カフェスペースには、杉村さんの大小のテーブルに、たくさんのスツールが置かれています。う〜ん、シアワセ♪
しかも、今、この原稿は誰もいないカフェのテーブルを独り占めして書いています。う〜ん、ハカドル♪
おっと。これらの作品代の請求が恐ろしい。(この原稿を書いている時点では未払いなのです)
このモトをとるべく、私だけでなく、多くのみなさんにも気持ちよく過ごしていただいて、杉村テーブルがすり減るくらいスリスリしてください。

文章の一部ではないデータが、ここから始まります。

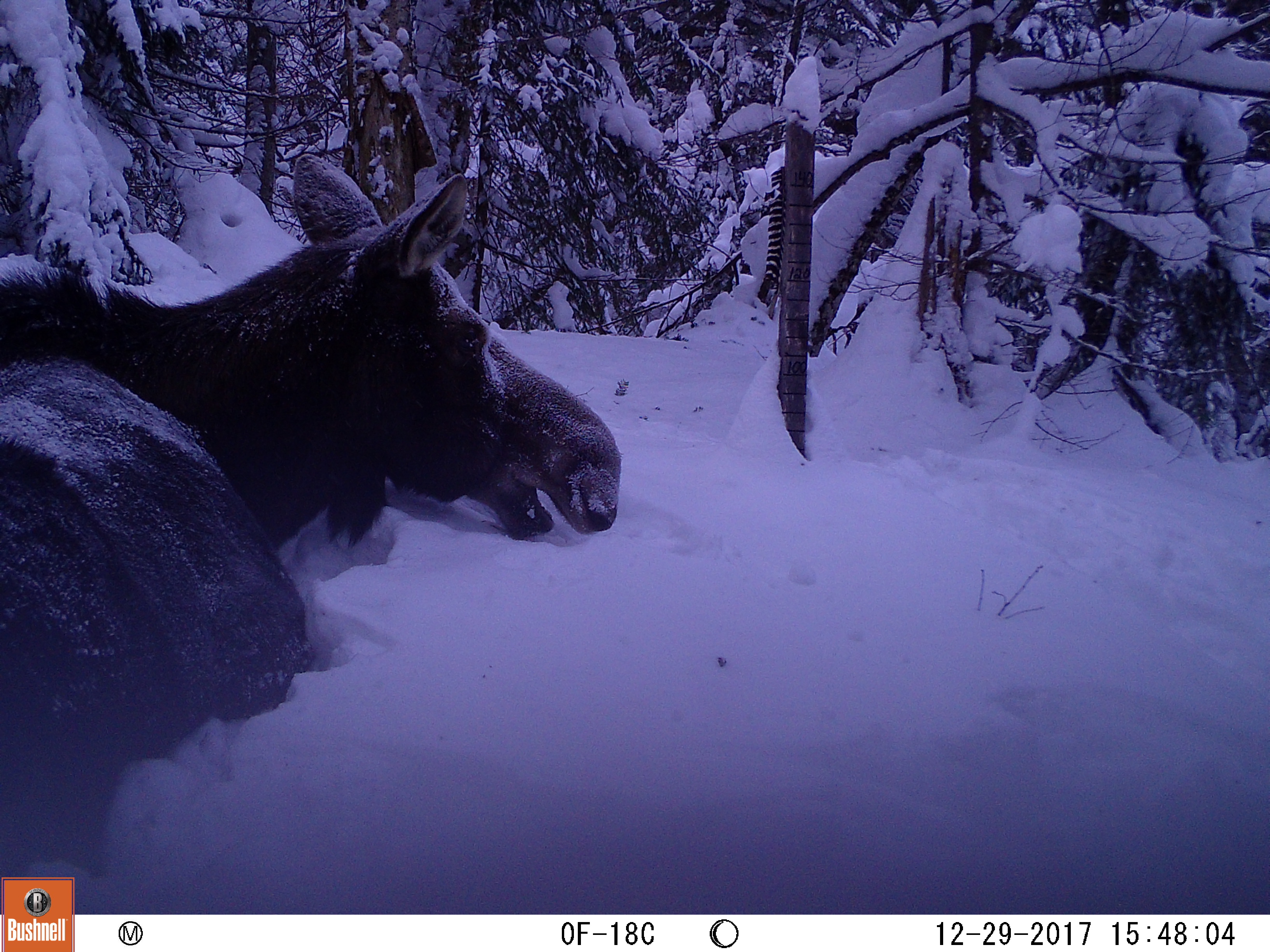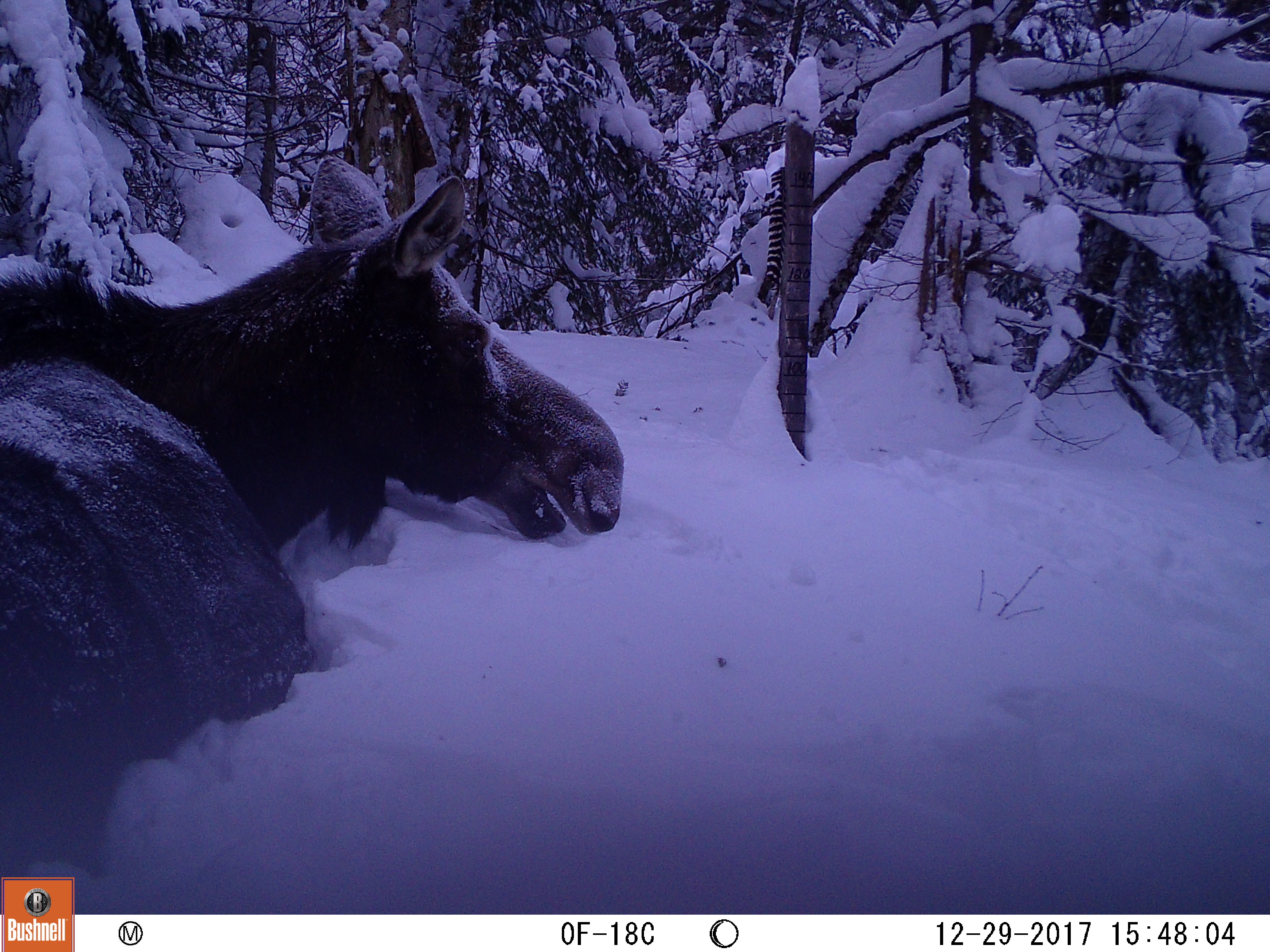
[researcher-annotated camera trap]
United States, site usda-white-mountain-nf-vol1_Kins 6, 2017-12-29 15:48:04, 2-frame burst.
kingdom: Animalia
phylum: Chordata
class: Mammalia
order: Artiodactyla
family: Cervidae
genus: Alces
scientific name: Alces alces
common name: moose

また、うれしいことに、奥さまの有子さんのお店“sonorite”が、毎月、テーマを決めて出張出店。
このお店に置かれるものたちは、有子さんのセレクトが素敵で、私の好みのものが勢ぞろいしています。今後は千葉でもお楽しみいただけますよ。

 

      関西人魂・林幸子さん♪

料理研究家・林幸子さんは、私がいつも毎週録画予約している「おかずのクッキング」という土井善晴さんの番組でよく拝見していました。
常にスマイルマークを実写版にしたような満面の笑みで、明るく元気な料理解説をされています。
林さんのことを知らない頃、ネットで“花岡隆”と検索してみたら、林さんのサイトにたどり着いたことがありました。
林さんはワインの世界にどっぷりとつかられ、そのご縁で花岡さんとお知り合いになられたとのこと。
そのうち花岡さんの器に魅せられたそうで、先日、青山の林さんのアトリエにお邪魔したら、食器棚には彼の器がどっさりありました。

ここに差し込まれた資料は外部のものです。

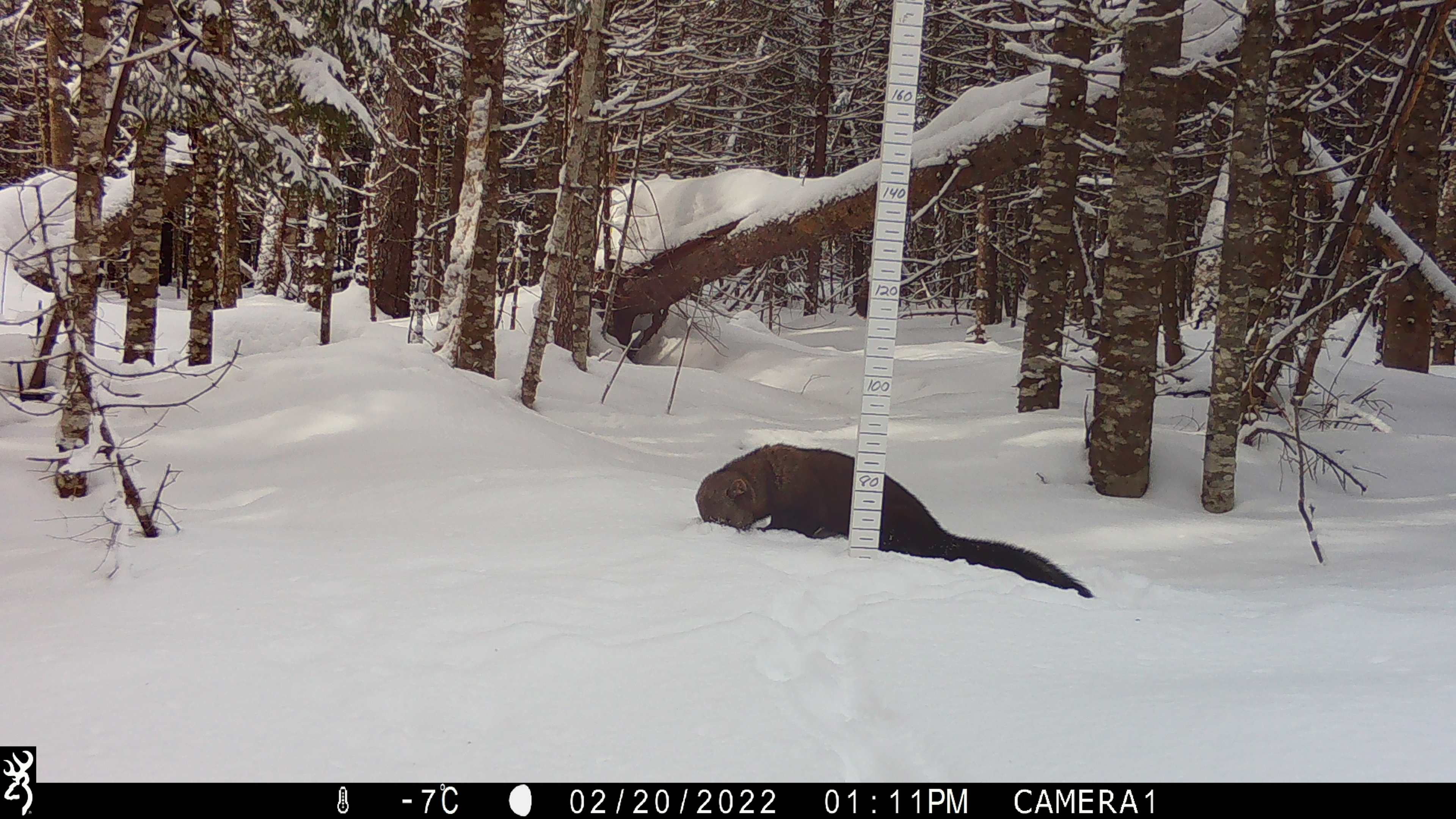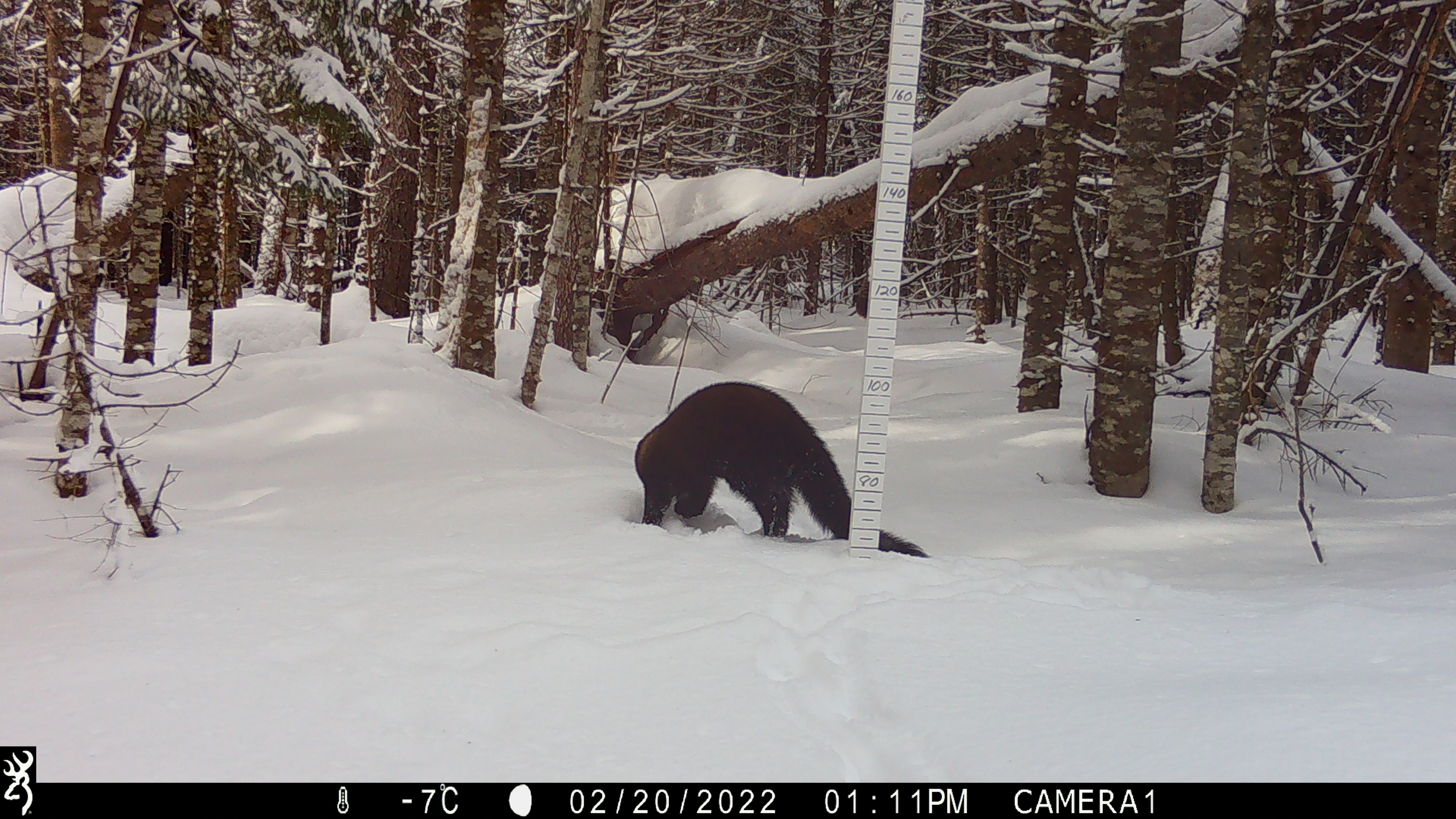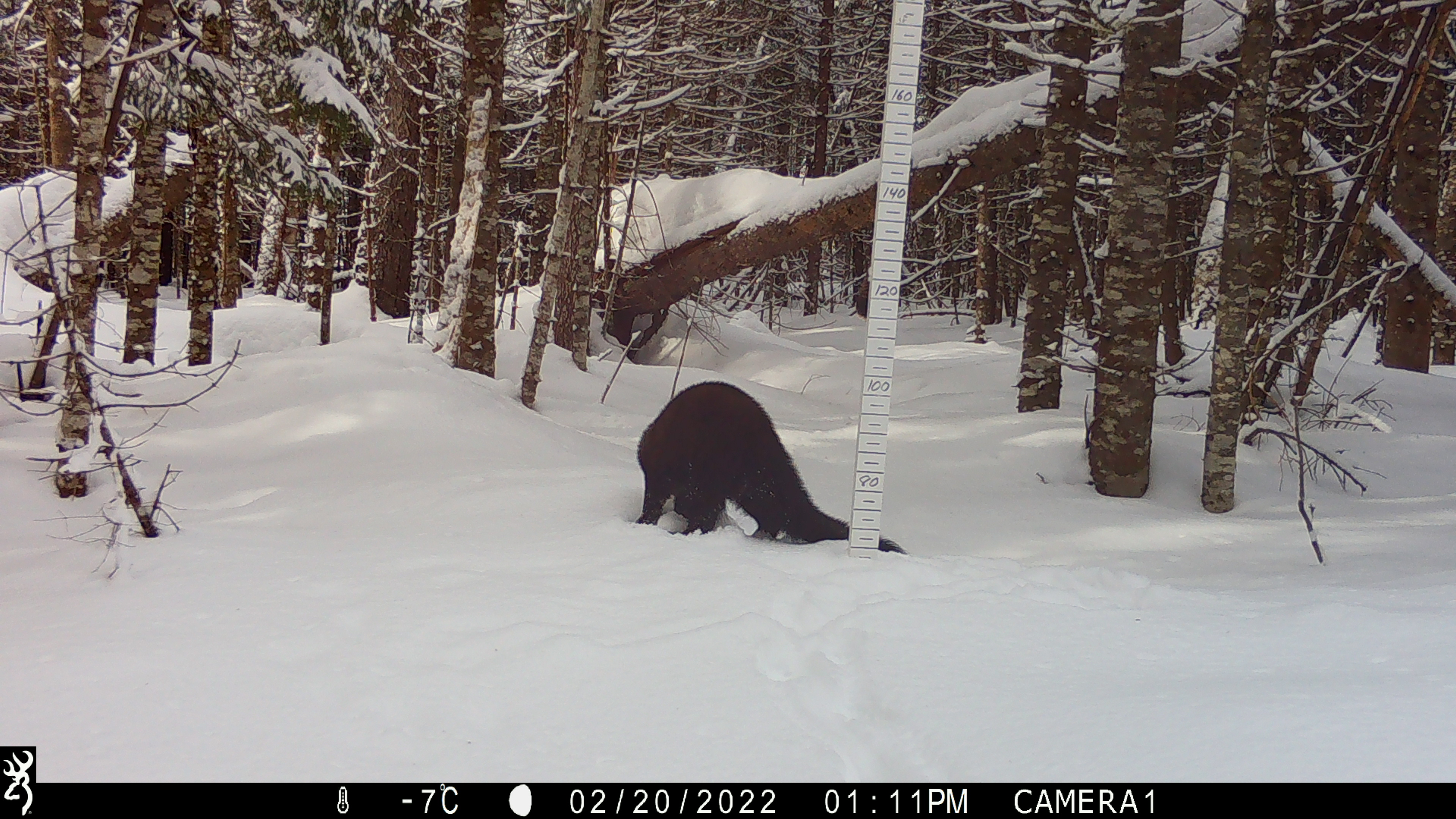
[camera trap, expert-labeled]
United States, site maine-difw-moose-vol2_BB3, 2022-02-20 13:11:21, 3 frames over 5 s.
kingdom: Animalia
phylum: Chordata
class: Mammalia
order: Carnivora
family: Mustelidae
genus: Pekania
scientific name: Pekania pennanti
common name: fisher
Fisher (Pekania pennanti).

林さんのお料理は、「えっ、こんな組み合わせ?」「こんな手順で作るのか!」という奇想天外なレシピでなされます。
レシピ本をたくさん出版されたり、雑誌やテレビでもご活躍の林さんですが、ご本人はとても気さくでなんでも気軽に話しかけられるオープンハートの人です。
テレビでみる林さんは標準語の明るいキャラですが、兵庫県ご出身で、私と話すときはコテコテの関西弁。食べ物の話がはずみます。
「おでんの具でちくわ麩は許せない」とか「お好み焼きはこうでないと・・・」とか「甘くないダシまき卵がおいしい」とか・・・・・。
やはり生まれ育った土地や環境が、その人の価値観をつくっていくことは言うまでもありませんが、食に関してはそれがとても顕著に表れると思います。
関西人特有のおもしろいものに速攻とびのり、“イラチ(短気)”で前のめりな姿勢は、情熱の効果と結果を導き出します。
林さんの場合、そこに高い経験値と知識が加味され、とびきりおいしいものが創造されるわけです。

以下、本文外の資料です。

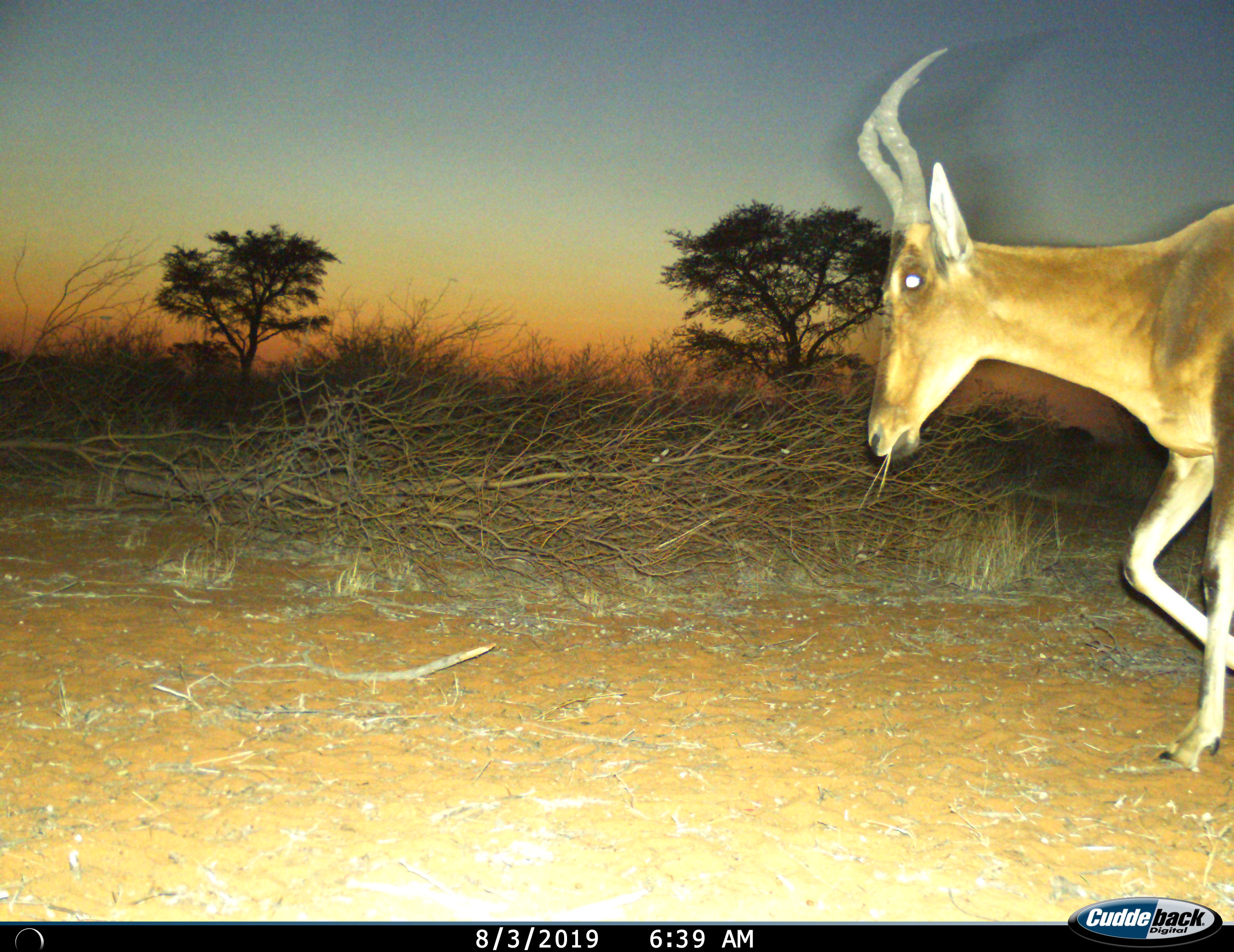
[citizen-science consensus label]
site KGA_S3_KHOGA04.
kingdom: Animalia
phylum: Chordata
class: Mammalia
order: Artiodactyla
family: Bovidae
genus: Alcelaphus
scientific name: Alcelaphus buselaphus caama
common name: red hartebeest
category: hartebeestred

“グーさん”という愛称で呼ばれておられますが、フランス語の“GOUT”(グー)は“TASTE”という意味。
グー林さんは、“味”に貪欲で、好奇心旺盛で、勉強家で、フットワークが軽快で、ポジティブ。
彼女の頭の中では、たくさんの食材がたくさんの手法の引き出しによって、順列組合せがパチパチと計算され、即座にチーン!と新レシピが完成する。
ワイン、お茶、蕎麦には特に精通しておられますが、それ以外のモノやコトにも深く興味をもたれ、料理が総合芸術であることを教えられます。
今回の食事会では、テレビでおなじみの底抜けに明るい林さんの実況を間近で観ながら、目からうろこが落ちるようなどんな料理が登場するのか見ものです!

 

      新生☆gallery ten のご紹介

7年間千葉市緑区の自宅で偶数月の1週間、企画展を展開してまいりましたが、このたび、隣町・大網白里町で新しく生まれ変わることになりました。
今後は、毎月1〜7日(1月を除く)に企画展、第二週目から月末までの週4日(火・水・金・土)に常設展と壁面の企画展を。
料理研究家やお店のシェフによる作家の器での食事会、あらゆるワークショップ、杉村有子さんのセレクトショップ“sonorite”の2days-shop・・・。
ギャラリーを通じて、楽しいことをみなさんにたくさん提供していかれるよう(実は私自身が楽しんでいるのですが・・・v)、常に好奇心のアンテナを張り巡らせています。

そして、新たにカフェスペースを設けました。
これは、お客様にゆっくり時間を過ごしていただきたいという想いと、作品の魅力を“使ってナンボ”の器の醍醐味を味わっていただきます。
コーヒーは、長生村のカフェ“kusa”から、その店主で私の友人でもある姫野博さんのストイックなまでにこだわった豆選びと焙煎によるサイコーにおいしい豆を使用。
カフェスタッフの山本晴子、久世礼、吉田洋子、板倉百子は、彼から何度も熱い講習を受け、トレーニングを積み、愛をこめてネルドリップにて美しいコーヒーを抽出。
紅茶は、泡茶(ぱおちゃ)師の三田和直さんから台湾の“蜜香紅茶”。無農薬栽培により茶葉につくウンカ(虫)の分泌液の効果から甘い芳香のおいしい紅茶。
スイーツは、九十九里のハーブガーデンからパイやタルト。これは以前から私の大好物で、季節のフルーツがふんだんにのっていてほっぺが落ちるほどおいしいのです。
今後おいしいものをたくさん見つけたり開発したりして「おいしいものを食べている時が幸せ♪」という場をつくっていくべく精進!(さて「おいしい」を何回言ったでしょう?)